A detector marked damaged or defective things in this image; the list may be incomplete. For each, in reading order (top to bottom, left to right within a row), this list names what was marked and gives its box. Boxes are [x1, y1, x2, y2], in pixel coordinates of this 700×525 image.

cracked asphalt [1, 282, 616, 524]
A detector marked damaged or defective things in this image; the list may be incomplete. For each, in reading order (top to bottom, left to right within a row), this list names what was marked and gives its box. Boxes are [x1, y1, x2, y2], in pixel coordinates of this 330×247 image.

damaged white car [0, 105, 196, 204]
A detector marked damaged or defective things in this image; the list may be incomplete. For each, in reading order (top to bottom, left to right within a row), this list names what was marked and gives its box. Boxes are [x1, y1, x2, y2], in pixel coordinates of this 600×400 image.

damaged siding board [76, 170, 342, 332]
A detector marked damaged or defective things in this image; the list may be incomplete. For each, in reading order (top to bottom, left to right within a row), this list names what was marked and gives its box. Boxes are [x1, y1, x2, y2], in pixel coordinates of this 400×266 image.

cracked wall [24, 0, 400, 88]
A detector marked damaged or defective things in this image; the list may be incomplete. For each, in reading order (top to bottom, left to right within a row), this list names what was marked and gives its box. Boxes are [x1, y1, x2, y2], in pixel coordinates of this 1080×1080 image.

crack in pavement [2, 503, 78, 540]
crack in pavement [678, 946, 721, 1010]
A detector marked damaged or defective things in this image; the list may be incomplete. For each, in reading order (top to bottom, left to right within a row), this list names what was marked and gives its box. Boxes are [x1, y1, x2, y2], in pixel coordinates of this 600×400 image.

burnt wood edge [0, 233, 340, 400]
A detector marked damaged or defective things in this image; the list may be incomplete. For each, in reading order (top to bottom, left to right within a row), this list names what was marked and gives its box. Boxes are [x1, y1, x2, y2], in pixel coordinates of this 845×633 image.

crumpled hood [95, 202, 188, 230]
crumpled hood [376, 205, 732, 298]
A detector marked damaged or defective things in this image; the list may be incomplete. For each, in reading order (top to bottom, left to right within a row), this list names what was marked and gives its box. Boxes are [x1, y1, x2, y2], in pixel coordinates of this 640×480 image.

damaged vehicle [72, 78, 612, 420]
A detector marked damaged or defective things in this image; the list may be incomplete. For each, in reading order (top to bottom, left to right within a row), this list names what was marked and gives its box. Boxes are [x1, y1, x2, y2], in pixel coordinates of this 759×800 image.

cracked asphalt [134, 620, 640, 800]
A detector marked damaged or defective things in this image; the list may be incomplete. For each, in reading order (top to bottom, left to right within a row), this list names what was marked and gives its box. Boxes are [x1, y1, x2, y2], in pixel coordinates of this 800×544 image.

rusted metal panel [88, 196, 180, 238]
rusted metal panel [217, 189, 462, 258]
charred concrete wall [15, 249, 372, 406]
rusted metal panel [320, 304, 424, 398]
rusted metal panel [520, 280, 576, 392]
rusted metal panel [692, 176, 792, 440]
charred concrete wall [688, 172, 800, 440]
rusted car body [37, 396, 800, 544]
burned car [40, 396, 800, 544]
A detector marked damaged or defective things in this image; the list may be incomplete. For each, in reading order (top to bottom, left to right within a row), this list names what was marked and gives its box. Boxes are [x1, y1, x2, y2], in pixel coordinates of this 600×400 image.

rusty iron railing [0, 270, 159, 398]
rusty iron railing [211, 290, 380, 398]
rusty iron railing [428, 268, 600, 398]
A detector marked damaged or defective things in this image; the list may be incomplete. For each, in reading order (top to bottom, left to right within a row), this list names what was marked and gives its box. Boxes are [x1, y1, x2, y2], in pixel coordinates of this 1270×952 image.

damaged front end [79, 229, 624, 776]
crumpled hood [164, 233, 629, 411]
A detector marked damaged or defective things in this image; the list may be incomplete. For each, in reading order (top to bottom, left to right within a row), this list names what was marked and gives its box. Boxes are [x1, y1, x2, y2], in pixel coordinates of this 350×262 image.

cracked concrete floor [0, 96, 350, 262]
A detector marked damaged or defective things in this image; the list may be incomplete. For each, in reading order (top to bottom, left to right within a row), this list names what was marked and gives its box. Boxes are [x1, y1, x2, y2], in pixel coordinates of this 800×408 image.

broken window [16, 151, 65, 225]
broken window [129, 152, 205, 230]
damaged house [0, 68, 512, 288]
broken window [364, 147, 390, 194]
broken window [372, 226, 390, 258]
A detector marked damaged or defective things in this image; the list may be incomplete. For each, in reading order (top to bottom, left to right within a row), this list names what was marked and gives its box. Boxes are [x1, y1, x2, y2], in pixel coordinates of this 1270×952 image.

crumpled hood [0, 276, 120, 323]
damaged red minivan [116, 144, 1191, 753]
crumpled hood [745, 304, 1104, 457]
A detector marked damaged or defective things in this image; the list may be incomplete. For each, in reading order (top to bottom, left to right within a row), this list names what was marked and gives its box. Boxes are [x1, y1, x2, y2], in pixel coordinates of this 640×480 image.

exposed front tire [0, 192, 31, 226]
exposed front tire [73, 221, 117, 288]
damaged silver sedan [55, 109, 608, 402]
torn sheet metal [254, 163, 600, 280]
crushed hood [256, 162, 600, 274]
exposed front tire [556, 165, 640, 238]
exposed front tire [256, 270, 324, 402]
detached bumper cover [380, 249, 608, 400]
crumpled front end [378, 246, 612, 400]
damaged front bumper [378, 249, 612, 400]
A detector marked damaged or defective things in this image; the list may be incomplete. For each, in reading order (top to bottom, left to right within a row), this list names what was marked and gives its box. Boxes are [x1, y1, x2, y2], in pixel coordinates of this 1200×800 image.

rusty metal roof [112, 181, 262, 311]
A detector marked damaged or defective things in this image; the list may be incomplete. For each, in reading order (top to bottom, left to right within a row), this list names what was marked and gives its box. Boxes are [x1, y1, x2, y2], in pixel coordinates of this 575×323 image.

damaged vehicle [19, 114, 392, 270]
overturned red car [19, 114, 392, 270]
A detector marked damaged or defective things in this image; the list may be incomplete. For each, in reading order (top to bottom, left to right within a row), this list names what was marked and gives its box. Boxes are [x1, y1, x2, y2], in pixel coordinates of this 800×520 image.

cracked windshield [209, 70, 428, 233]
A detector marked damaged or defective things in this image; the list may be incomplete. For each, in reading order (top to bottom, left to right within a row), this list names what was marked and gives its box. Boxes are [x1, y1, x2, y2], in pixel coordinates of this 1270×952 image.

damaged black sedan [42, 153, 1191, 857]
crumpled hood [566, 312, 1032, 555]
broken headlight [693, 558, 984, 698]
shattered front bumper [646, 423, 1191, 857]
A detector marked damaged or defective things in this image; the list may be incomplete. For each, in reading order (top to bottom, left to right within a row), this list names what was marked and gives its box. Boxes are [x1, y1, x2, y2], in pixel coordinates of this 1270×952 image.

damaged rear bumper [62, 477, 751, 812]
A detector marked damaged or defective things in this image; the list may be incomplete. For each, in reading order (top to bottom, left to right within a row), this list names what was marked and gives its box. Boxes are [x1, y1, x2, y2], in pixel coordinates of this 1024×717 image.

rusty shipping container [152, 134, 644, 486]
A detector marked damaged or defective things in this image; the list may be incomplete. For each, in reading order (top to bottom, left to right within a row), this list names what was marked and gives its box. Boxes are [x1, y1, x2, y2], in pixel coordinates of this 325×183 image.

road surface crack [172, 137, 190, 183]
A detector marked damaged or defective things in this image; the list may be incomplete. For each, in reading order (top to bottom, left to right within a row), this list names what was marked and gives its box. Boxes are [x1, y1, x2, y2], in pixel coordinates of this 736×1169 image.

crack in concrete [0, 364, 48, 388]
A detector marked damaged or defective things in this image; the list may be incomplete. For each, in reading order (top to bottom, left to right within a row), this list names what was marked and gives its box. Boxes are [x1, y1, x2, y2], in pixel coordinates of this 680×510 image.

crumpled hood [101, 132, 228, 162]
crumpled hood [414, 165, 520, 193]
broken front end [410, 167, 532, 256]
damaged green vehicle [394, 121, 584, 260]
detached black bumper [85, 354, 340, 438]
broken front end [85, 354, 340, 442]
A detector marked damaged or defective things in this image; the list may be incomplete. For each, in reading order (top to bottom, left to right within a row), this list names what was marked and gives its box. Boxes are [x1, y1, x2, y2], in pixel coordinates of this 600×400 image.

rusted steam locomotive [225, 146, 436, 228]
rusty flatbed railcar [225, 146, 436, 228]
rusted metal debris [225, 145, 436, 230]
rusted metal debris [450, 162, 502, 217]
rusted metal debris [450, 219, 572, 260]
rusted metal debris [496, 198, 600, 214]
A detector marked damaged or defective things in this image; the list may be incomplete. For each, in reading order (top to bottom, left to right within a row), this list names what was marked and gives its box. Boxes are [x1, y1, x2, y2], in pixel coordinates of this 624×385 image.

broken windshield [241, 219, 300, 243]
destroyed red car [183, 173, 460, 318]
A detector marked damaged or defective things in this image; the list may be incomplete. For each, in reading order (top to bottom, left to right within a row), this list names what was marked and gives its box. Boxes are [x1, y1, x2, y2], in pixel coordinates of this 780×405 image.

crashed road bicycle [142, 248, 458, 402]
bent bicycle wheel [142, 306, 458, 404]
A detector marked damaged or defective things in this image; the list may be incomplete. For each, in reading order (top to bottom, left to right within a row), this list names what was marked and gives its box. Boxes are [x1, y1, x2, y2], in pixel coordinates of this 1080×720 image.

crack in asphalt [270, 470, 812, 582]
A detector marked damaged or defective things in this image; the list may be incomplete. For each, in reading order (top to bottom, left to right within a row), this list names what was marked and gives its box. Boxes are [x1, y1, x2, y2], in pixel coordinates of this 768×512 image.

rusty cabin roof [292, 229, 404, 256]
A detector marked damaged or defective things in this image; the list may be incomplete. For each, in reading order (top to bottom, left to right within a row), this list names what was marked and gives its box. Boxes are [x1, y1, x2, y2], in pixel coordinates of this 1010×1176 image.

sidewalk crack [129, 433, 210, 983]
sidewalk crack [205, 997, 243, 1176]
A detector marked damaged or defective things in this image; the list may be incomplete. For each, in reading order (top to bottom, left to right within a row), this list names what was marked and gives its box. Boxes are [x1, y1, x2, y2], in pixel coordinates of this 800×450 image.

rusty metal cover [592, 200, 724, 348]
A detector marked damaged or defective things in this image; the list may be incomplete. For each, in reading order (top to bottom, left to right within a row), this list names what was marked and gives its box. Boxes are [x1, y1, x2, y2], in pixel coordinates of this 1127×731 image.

▬▬▬▬▬▬▬▬▬▬

▸ EXERCISE REQUIREMENTS: Set down exactly, and only, the lines from the one with "this 780×405 image." to the final line of the data.

▸ ANSWER TO THE PROBLEM:
A detector marked damaged or defective things in this image; the list may be incomplete. For each, in reading order (top to bottom, left to right within a row), this list names what was marked and gives its box. Boxes are [x1, y1, x2, y2], in pixel coordinates of this 780×405 image.

crashed road bicycle [142, 248, 458, 402]
bent bicycle wheel [142, 306, 458, 404]
A detector marked damaged or defective things in this image; the list may be incomplete. For each, in reading order (top to bottom, left to right within a row), this list names what was marked and gives its box. Boxes are [x1, y1, x2, y2], in pixel coordinates of this 1080×720 image.

crack in asphalt [270, 470, 812, 582]
A detector marked damaged or defective things in this image; the list may be incomplete. For each, in reading order (top to bottom, left to right within a row), this list names what was marked and gives its box. Boxes are [x1, y1, x2, y2], in pixel coordinates of this 768×512 image.

rusty cabin roof [292, 229, 404, 256]
A detector marked damaged or defective things in this image; the list may be incomplete. For each, in reading order (top to bottom, left to right within a row), this list names what was marked and gives its box. Boxes are [x1, y1, x2, y2], in pixel coordinates of this 1010×1176 image.

sidewalk crack [129, 433, 210, 983]
sidewalk crack [205, 997, 243, 1176]
A detector marked damaged or defective things in this image; the list may be incomplete. For each, in reading order (top to bottom, left to right within a row), this list names what was marked and gives its box. Boxes are [x1, y1, x2, y2], in pixel coordinates of this 800×450 image.

rusty metal cover [592, 200, 724, 348]
A detector marked damaged or defective things in this image; the list may be incomplete. For each, in reading order (top to bottom, left to right within a row), this list names what was marked and gives its box. Boxes are [x1, y1, x2, y2], in pixel coordinates of this 1127×731 image.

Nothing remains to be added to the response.